▶ **Text provided**:
Content starts
The Eastern Redbud

The Eastern Redbud
All of the redbuds are excellent small trees although the other species aren’t as commonly grown as the eastern redbud (Cercis canadensis). Suitable for zones four through nine, this is the hardiest of the native redbuds. Other species are found in California and the Southwest. Eastern redbud occurs over much of the East and the Gulf with the exception of the coastal areas. It extends westward through the South Central and Central states to Texas.

Eastern redbud is relatively short-lived, perhaps 20 to 30 years. However, I had one that survived for over 35 years.

This handsome, flowering ornamental has an attractive, rounded to flat, wide, low spreading crown. With a straight trunk, it is usually 15 to 25 feet in height. Under good conditions, this redbud has reached 40 feet. The branches tend to be very low hanging.
Content ends
▶ **Supplied material**:
Content starts
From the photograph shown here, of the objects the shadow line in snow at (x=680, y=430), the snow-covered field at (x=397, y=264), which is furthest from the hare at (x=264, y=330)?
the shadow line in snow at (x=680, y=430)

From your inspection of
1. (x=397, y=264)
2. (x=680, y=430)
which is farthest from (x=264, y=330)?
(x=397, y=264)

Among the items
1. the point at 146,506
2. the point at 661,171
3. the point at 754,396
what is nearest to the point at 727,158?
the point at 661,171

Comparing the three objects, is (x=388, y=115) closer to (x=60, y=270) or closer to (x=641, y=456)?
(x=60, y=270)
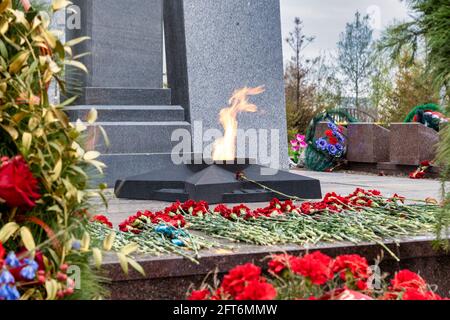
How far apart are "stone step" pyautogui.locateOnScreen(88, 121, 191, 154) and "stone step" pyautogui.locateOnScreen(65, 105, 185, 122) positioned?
93 millimetres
Content ends
Pick up the text on the eastern redbud after its last sentence and continue it in the same style.

This is one of the few legumes that lack compound leaves. The simple, entire, oval to rounded alternate foliage is usually heart shaped at the base with a pointed tip. With prominent veins, the leaves are up to six inches long. Blue-green, they have a soft smooth texture and can be downy on the underside. Some varieties feature colorful foliage, such as Forest Pansy.

With a fast growth rate, this small flowering tree is a sight to behold when in full bloom. It features stunning, pea-like flowers all over the bare trunk and branches in May. Tight clusters of the tiny blooms open before the leaves appear. The individual blossoms are about ½ inch long. These are pale rose to pinkish-purple. There are white flowered varieties. The edible flowers were
popular among the French-Canadians.

The fruits are very thin flat pods, slightly winged, up to 4 inches long. These develop and mature very quickly.

Easy to grow, redbud prefers sunny open areas. This can tolerate light shade. It does best in a deep, moderately rich, sandy loam. But, mine did just fine in heavy clay. These grow in slightly moist to somewhat dry soils. A neutral to somewhat acid pH is suitable. Once these are established they can tolerate dry conditions.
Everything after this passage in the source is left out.